_Problem details_. Make an exact copy of the entries below.

** start of Supplied material **

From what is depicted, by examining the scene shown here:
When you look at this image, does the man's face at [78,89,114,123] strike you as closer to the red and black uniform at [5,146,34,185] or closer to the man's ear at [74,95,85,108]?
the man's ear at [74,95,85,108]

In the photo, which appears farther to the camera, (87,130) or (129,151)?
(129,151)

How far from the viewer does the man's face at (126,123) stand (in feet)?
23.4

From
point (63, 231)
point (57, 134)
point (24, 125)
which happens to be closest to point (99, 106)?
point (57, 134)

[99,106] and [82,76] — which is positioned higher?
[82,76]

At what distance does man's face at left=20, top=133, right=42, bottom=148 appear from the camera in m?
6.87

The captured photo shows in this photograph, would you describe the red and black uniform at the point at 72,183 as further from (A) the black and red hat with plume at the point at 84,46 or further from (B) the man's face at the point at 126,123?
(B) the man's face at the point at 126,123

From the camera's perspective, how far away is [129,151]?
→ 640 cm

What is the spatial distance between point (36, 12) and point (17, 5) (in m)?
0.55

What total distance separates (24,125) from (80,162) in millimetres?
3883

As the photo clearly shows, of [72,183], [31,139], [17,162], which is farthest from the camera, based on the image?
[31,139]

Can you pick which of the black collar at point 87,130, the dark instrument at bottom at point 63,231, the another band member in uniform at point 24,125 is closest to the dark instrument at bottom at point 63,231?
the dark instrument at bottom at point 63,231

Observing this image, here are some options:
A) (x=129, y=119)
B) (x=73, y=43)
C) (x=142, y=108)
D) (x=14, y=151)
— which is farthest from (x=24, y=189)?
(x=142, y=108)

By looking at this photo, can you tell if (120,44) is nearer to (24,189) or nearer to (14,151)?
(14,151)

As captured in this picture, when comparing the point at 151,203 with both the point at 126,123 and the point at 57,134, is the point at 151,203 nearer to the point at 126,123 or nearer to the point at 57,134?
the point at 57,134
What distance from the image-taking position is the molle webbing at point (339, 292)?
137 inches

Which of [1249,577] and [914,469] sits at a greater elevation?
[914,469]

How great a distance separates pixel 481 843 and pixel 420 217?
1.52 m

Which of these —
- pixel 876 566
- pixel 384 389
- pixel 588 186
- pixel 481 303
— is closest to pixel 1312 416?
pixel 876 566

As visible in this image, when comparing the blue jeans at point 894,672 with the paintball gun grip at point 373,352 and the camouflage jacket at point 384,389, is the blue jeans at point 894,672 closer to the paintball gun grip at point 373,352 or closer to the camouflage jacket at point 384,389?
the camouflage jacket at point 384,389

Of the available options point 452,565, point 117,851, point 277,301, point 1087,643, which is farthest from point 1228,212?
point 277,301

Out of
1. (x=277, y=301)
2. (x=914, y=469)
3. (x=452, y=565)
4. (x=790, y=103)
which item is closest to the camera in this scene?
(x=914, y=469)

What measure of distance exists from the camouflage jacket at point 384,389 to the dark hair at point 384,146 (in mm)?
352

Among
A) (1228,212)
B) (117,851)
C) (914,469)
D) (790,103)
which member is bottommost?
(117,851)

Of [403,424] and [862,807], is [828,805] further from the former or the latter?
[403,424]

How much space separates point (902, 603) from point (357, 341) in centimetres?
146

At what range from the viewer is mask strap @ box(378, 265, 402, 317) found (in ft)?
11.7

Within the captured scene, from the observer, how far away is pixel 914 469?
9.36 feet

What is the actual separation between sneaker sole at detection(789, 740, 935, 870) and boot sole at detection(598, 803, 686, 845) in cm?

** end of Supplied material **

_Solution for this problem_.
From what is depicted, by examining the scene shown here:
When you look at this image, does the man's face at [78,89,114,123] strike you as closer to the red and black uniform at [5,146,34,185] or closer to the man's ear at [74,95,85,108]?
the man's ear at [74,95,85,108]

In the photo, which appears farther to the camera, (87,130) or (129,151)?
(129,151)

How far from the viewer does the man's face at (126,123) stand (in feet)?
23.4

From
point (63, 231)
point (57, 134)
point (24, 125)
which happens to be closest to point (99, 106)?
point (57, 134)

[99,106] and [82,76] — which is positioned higher?
[82,76]

At what distance does man's face at left=20, top=133, right=42, bottom=148 appear from the camera in m?
6.87

The captured photo shows in this photograph, would you describe the red and black uniform at the point at 72,183 as further from (A) the black and red hat with plume at the point at 84,46 or further from (B) the man's face at the point at 126,123?
(B) the man's face at the point at 126,123

From the camera's perspective, how far away is [129,151]?
→ 640 cm

What is the spatial distance between point (36, 12) and point (17, 5) (in m)?
0.55

What total distance separates (24,125) from (80,162) in millimetres?
3883

As the photo clearly shows, of [72,183], [31,139], [17,162], which is farthest from the camera, based on the image?
[31,139]

Can you pick which of the black collar at point 87,130, the dark instrument at bottom at point 63,231, the another band member in uniform at point 24,125 is closest to the dark instrument at bottom at point 63,231?
the dark instrument at bottom at point 63,231

Observing this image, here are some options:
A) (x=129, y=119)
B) (x=73, y=43)
C) (x=142, y=108)
D) (x=14, y=151)
— which is farthest from (x=24, y=189)?
(x=142, y=108)

By looking at this photo, can you tell if (120,44) is nearer to (24,189) or nearer to (14,151)?
(14,151)

As captured in this picture, when comparing the point at 151,203 with both the point at 126,123 and the point at 57,134, is the point at 151,203 nearer to the point at 126,123 or nearer to the point at 57,134?
the point at 57,134
What distance from the image-taking position is the molle webbing at point (339, 292)?
137 inches

Which of [1249,577] and [914,469] sits at a greater elevation?
[914,469]

How great a distance separates pixel 481 843 and pixel 420 217?
1.52 m

Which of these —
- pixel 876 566
- pixel 384 389
- pixel 588 186
- pixel 481 303
— is closest to pixel 1312 416?
pixel 876 566

As visible in this image, when comparing the blue jeans at point 894,672 with the paintball gun grip at point 373,352 and the camouflage jacket at point 384,389, is the blue jeans at point 894,672 closer to the paintball gun grip at point 373,352 or closer to the camouflage jacket at point 384,389?
the camouflage jacket at point 384,389

Of the available options point 452,565, point 117,851, point 277,301, point 1087,643, which is farthest from point 1228,212?
point 277,301

Out of
1. (x=277, y=301)
2. (x=914, y=469)
3. (x=452, y=565)
4. (x=790, y=103)
which item is closest to the camera in this scene?
(x=914, y=469)

What measure of distance exists from the camouflage jacket at point 384,389 to the dark hair at point 384,146 (in mm)?
352

Among
A) (1228,212)
B) (117,851)
C) (914,469)
D) (790,103)
which member is bottommost?
(117,851)

Of [403,424] and [862,807], is [828,805] further from the former or the latter?
[403,424]

How much space separates point (902, 603) from point (357, 341) in centimetres?
146

At what range from the viewer is mask strap @ box(378, 265, 402, 317) found (in ft)?
11.7

Within the captured scene, from the observer, how far away is pixel 914 469?
9.36 feet

What is the actual separation between sneaker sole at detection(789, 740, 935, 870) and boot sole at detection(598, 803, 686, 845) in cm?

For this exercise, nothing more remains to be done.